Project Overview

Talk about what a Cas9-CRISPR complex could do.

How can Cas9 be delivered to infected cells?

Typical methods for delivery of Cas9 into cell cultures include electroporation, nucleofection, and lipofectamine-mediated transfection. However, all of these methods merely work for in vitro delivery of Cas9, and not in vivo (delivery to cells in live organism). We need a delivery system that can transport this protein directly to infected cells.

Two common in vivo methods for Cas9 delivery are viral vectors and hydrodynamic injection. The latter of these two methods resulted in both liver and cardiovascular damage to mice, and therefore does not seem to be a viable delivery methods for humans. Bacteriophages as vectors, on the other hand, are efficient in their delivery and expression of genes, but fall short in their size limitations and their potential to harm the immune system of the host, or the potential of the host’s immune system to eradicate the phages.⁽¹⁾ Therefore, there is a growing potential for the use of non-viral vectors for the in vivo delivery of Cas9. Thus, we decided that OMVs are the simplest, most viable option for non-viral lipid-based vectors.

What are OMVs?

An OMV, or outer membrane vesicle, is a spheroid made up of the outer membrane material of a Gram-negative bacterium and filled with periplasm.
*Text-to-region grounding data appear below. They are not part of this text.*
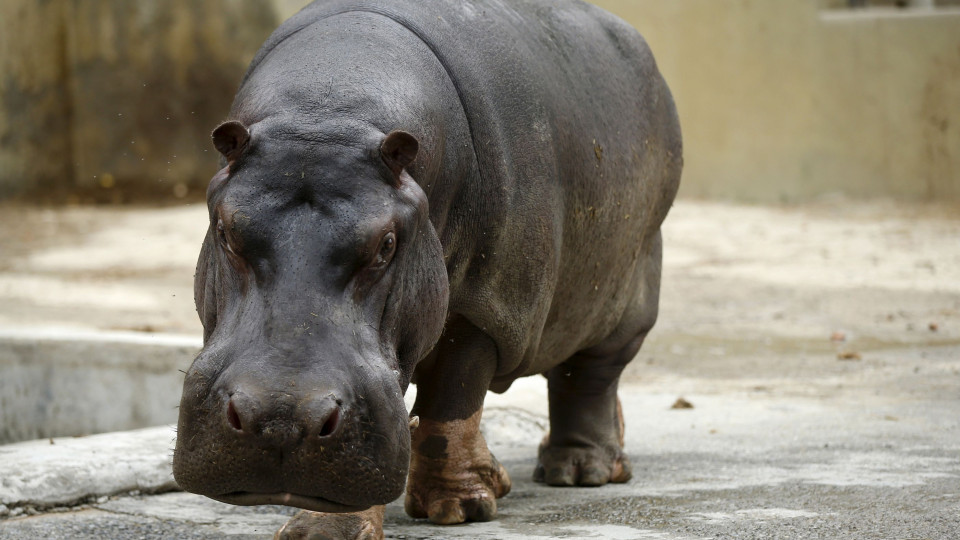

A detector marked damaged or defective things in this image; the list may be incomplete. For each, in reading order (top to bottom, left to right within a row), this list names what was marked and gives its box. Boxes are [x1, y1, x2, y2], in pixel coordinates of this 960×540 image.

cracked concrete [1, 199, 960, 540]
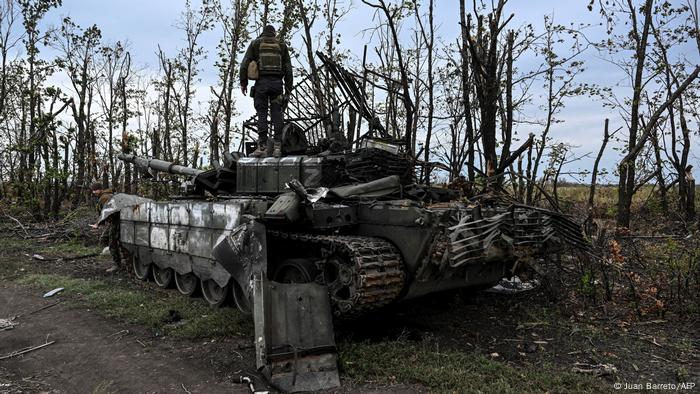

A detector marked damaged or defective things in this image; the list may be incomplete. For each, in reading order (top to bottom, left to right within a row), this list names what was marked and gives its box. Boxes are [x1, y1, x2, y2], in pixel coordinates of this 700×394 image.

torn metal sheet [98, 194, 152, 225]
torn metal sheet [253, 274, 340, 394]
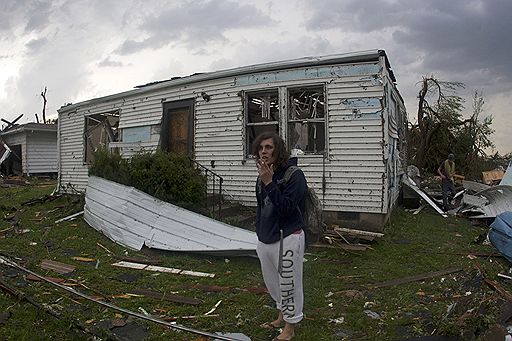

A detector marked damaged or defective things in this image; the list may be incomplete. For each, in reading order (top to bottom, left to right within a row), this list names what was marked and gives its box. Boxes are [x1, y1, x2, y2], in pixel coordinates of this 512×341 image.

damaged white house [0, 122, 57, 175]
broken window [84, 111, 120, 163]
shattered window glass [84, 111, 120, 163]
damaged white house [58, 49, 406, 230]
broken window [245, 90, 278, 154]
shattered window glass [246, 90, 278, 154]
broken window [286, 85, 326, 154]
shattered window glass [286, 86, 326, 154]
torn roof section [85, 175, 260, 255]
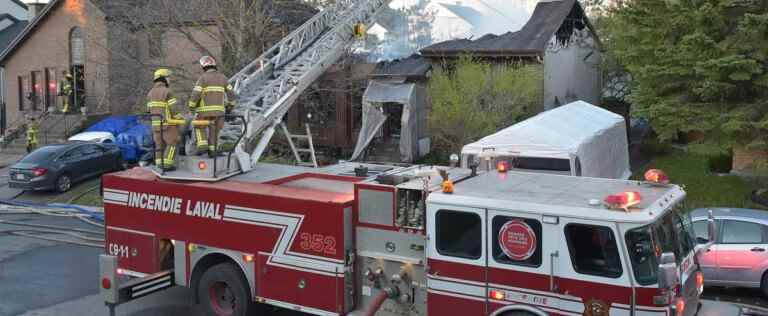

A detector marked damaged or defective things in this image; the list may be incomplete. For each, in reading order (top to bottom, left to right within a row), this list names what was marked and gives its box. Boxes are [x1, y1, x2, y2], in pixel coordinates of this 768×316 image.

damaged house [420, 0, 600, 110]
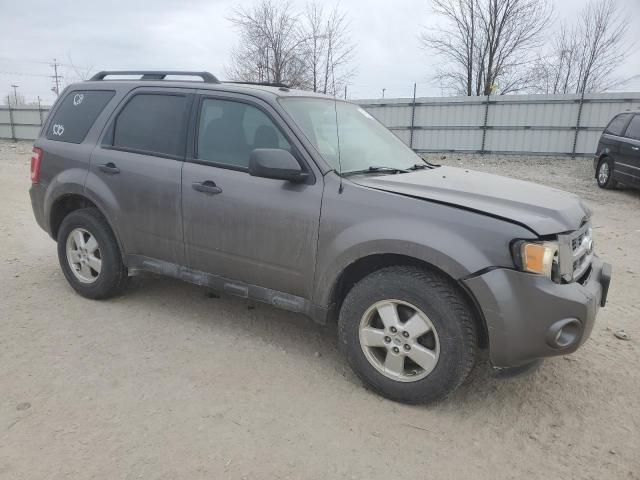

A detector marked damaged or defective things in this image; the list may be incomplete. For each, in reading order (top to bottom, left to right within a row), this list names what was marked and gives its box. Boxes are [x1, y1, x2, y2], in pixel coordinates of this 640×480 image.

cracked hood [350, 167, 592, 236]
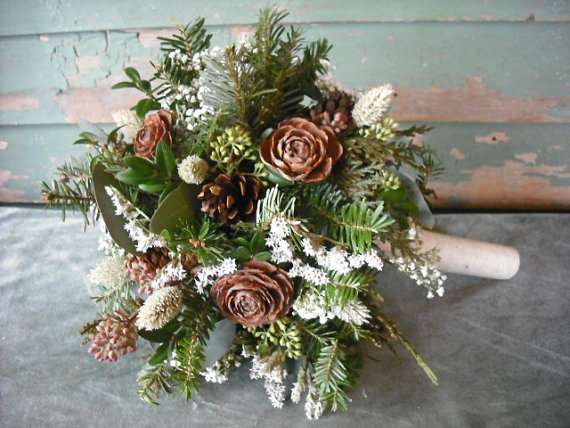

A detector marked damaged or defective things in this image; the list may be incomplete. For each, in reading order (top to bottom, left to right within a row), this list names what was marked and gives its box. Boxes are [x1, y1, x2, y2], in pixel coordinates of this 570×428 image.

peeling paint [0, 93, 40, 111]
chipped paint flake [0, 93, 40, 111]
peeling paint [392, 77, 568, 123]
peeling paint [430, 160, 568, 210]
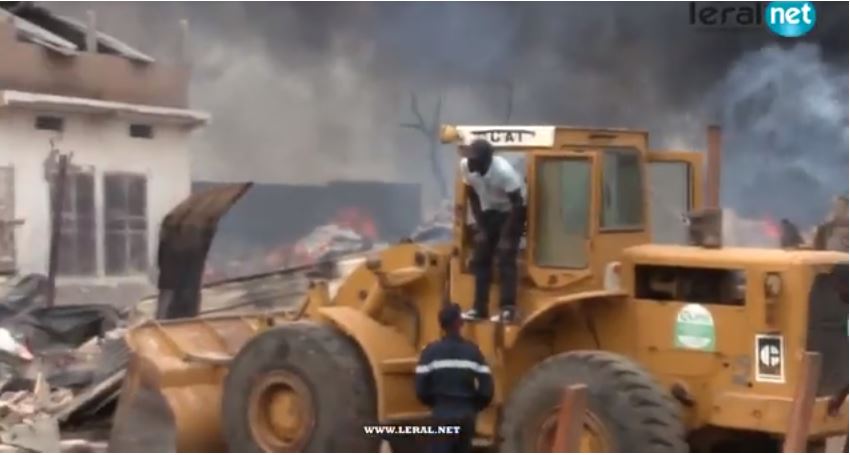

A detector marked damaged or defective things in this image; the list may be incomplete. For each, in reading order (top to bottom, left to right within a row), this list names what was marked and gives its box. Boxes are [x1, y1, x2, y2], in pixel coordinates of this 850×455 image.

damaged building [0, 2, 208, 306]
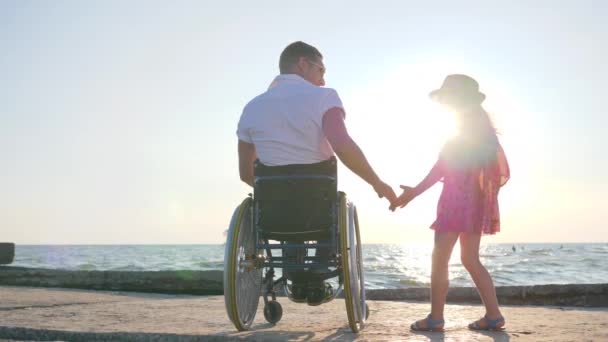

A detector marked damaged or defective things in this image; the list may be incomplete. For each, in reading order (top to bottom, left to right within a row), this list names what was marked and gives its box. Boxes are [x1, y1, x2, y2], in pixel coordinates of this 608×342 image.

cracked concrete surface [1, 288, 608, 340]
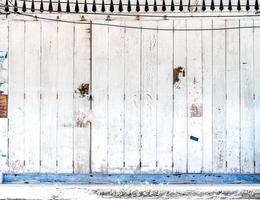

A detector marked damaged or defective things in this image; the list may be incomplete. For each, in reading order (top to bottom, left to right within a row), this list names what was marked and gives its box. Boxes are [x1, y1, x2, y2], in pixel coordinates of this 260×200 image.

cracked concrete ground [0, 184, 258, 200]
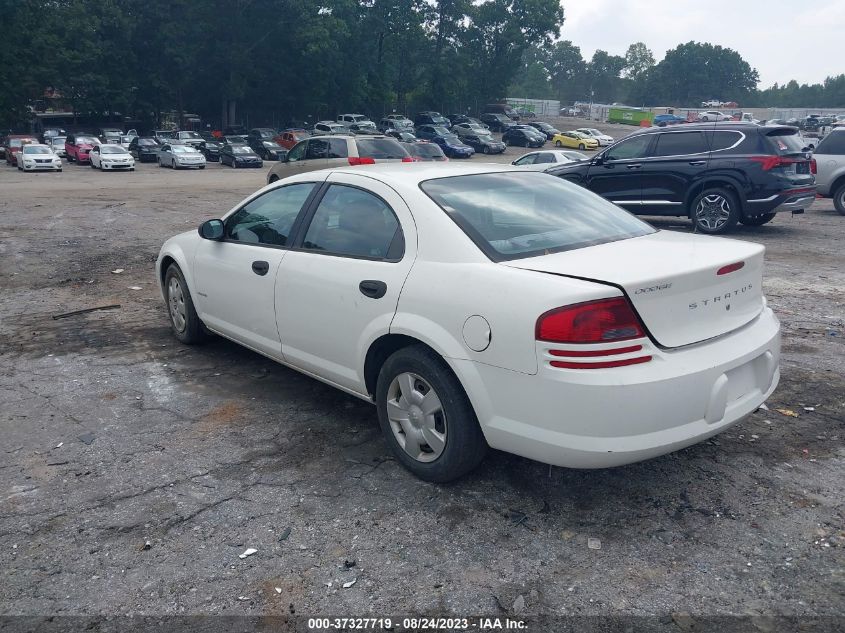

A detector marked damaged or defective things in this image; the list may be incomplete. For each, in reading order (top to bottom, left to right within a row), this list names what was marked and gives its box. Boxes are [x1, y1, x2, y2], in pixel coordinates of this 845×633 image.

cracked asphalt [0, 136, 840, 624]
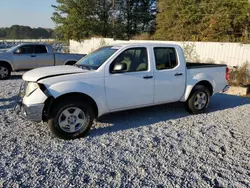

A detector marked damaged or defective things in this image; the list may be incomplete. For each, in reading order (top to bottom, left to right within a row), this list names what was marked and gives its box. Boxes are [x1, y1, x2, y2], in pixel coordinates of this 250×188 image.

exposed wheel well [45, 92, 98, 120]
OMVs have a wide variety of functions and, by pinching off from the cell, can move independently from the host and facilitate cell-cell communication in order to regulate bacterial colonies or remove toxic compounds.⁽²⁾

Our Project

To begin, our team is going to start with a particular strain of E. coli, JC8031, that is genetically engineered to be hyper vesiculating, that is, constantly creating OMVs from its outer membrane. These bacteria will be introduced with a plasmid that will allow the cell to metabolically create the Cas9 protein with an added protein that will signal the transportation and secretion of Cas9 through the inner membrane and into the periplasm. Here we will take a sample and test for the existence of Cas9 in the periplasm using fractionation– lysing only the outer membrane of the cell.

Once we have confirmed that the Cas9 has been introduced into the periplasm, the Cas9 protein will exit the cell via an OMV. The team will then separate the OMVs from the original cells using ultracentrifugation. [Here we will somehow test the OMVs for the presence of Cas9 using a chemical or enzyme to test for activity, both when the OMVs are sealed, and when the OMVs are lysed. That way we know that the Cas9 is INSIDE the OMV, and not merely attached to the surface.] Once the presence of Cas9 in the OMVs has been confirmed, the OMVs will be introduced to a strain of E. coli (DH5-Alpha) with a gene for antibiotic resistance: the same gene that the Cas9 protein will have been programed to cut. When introduced, the OMVs will fuse with the target cell, and the Cas9 will be introduced to the periplasm of the antibiotic resistant bacteria. [Here we are unsure whether or not we need to program the OMVs to target the new cells, or whether or not this will happen naturally. Also, once the Cas9 makes it to the periplasm of the new cell, we are not sure how this will cross the inner membrane into the cytoplasm.]

With regards to the gRNA of the Cas9 complex, we do not yet know where/if we are going to introduce it. The first option is the somehow create the gRNA and the Cas9 in the same cell and hope that it forms a complex before the Cas9 is secreted. However, this does not seem particularly efficient, and it will become difficult to test for this. The second option is to introduce the gRNA to the OMVs once the Cas9 is confirmed to be enclosed inside them. However, we do not know how to do this. Electroporation is not a viable option, because it will destroy most of the OMVs. The more likely candidate would be via chemical inoculation with CaCl2 or RbCl. The final option is to introduce it into the target cell separately from the Cas9. This could be done either by creating separate OMVs for the gRNA, or by transforming the target cells with the gRNA. (Electroporation? Chemical inoculation?).

One problem that must be overcome before this project is successful is the trouble of getting the gRNA across the inner membrane of the target bacteria. Even if we introduce the gRNA via OMVs, this will only put the RNA in the periplasm, with no method or reason for it to travel into the cytoplasm, and thus target the gene for antibiotic resistance.